_Passage_
__________

La Conquistadora - YouTube

www.youtube.com/watch?v=zXX-deNx4Rg
Jun 24, 2009 - Uploaded by jedareynolds
 

Sunday, September 29, 2013

Saint Francis Cathedral - Santa Fe





The Cathedral Basilica of Saint Francis of Assisi, located one block east of the Plaza, is the eminent architectural and historical landmark of Santa Fe. The Cathedral was the dream of Archbishop Jean Baptiste Lamy, the first Vicar of the Archdiocese of Santa Fe, who arrived in Santa Fe in 1850 to discover that a small adobe mission church, La Parroquia, with a leaking roof and mud floors, was the mother church for the new archdiocese. Archbishop Lamy did all he could to raise funds for a Cathedral. He sold his horse carriage and furnishings from the Bishop's residence, convinced local merchants to contribute, obtained pledges from the Bishops of Cincinnati and St. Louis, established a tithe system for Catholics in the Archdiocese of Santa Fe and returned to his native Southern France to collect donations. The cornerstone was laid in 1860 and the new cathedral was constructed around La Parroquia, so that Santa Fe residents would continue to have a church for worship. Work on the Cathedral slowly progressed in starts and fits as funding waxed and waned. Bishop Lamy oversaw most of the Cathedral construction but died in 1888 before completion and consecration of the Cathedral in 1895. Clearly the Cathedral bears his signature. It was designed in the Romanesque revival style popular in Lamy's Southern France. As such the cathedral features characteristic round arches separated by Corinthian columns and truncated square towers. The Cathedral was built from yellow limestone blocks quarried near the present site of Lamy, New Mexico. A keystone brick arch was constructed above the main entrance and contains a carved triangle with the Tetragrammaton in Hebrew. It was reported that Bishop Lamy recommended this carving in appreciation of financial contributions made by local Jewish merchants towards the building of the Cathedral. During the restoration in 1986, new bronze doors were created, each with ten large panels that portray intertwining civic and religious events in the history of the Catholic Church in Santa Fe. A 2005 addition to the upper facade of the cathedral is a small, round window featuring a dove, the symbol of the Holy Spirit. The outside portico features statues of Saint Francis, the patron saint of the Archdiocese, Kateri Tekakwitha, the first Native American to be canonized, and of course Bishop Jean Baptiste Lamy, whose remains are buried in the crypt beneath the Cathedral floor.

__________

_What to work on_
Continue the passage on Santa Fe's Saint Francis Cathedral from the point where it stops.

_Source material_
__________

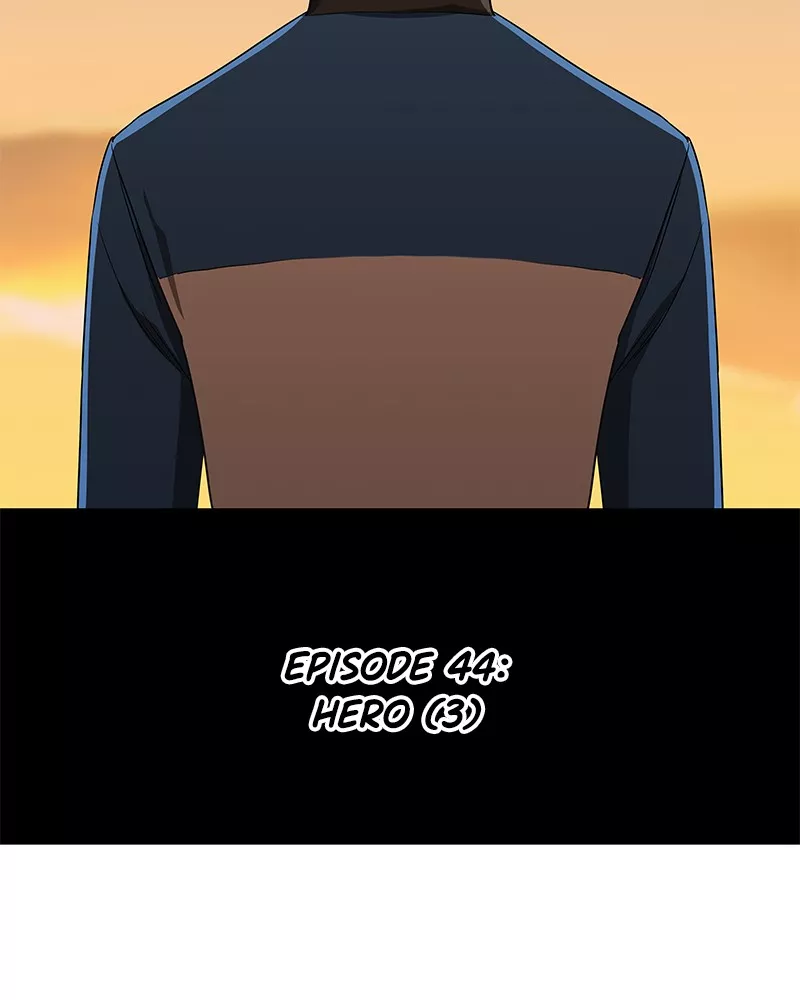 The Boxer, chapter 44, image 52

__________

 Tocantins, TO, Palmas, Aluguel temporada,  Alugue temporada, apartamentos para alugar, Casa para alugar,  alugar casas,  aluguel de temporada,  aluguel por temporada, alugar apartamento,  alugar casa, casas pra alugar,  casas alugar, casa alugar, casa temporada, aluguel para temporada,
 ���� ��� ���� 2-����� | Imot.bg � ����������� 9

__________

_Output for this exercise_
Entering the Cathedral's nave, one's attention is immediately drawn to the floor to ceiling altar screen in the main sanctuary. This reredos, the work of the renowned iconographer, the Franciscan Brother Robert Bly, titled Saints of Americas, depicts 13 saints of North and South America, as well as Our Lady of Guadalupe. In the middle of the reredos is a nicho with a blue robed statue of Saint Francis of Assisi, which was carved in Mexico City in 1710. Also on display in the sanctuary are two large oil paintings that once graced La Parroquia. The Agony in the Garden and The Arrest of Jesus, proclaim our Lord's sacrifice. These are works of the renowned Mexican artist, Pascual Perez, which also date to 1710 and were brought to Santa Fe from Mexico City by ox-cart. Above the altar is the six foot San Damiano Cross, a replica of the crucifix in the Basilica in Assisi, where Saint Francis prayed and was inspired to restore the Church by serving the sick and the poor. Adorning the side walls of the Cathedral's nave are retablos (two dimensional paintings on wood) of the Stations of the Cross by the contemporary New Mexico artist, Maria Romero Cash. In Penitente style, the Stations are edged with painted red curtains that add drama to Christ's passion. In between the Stations are Bishop Lamy's French imported, stained glass windows illuminating the lives of the Apostles. The American made celestory windows overhead depict the coat of arms of the Archbishops of Santa Fe.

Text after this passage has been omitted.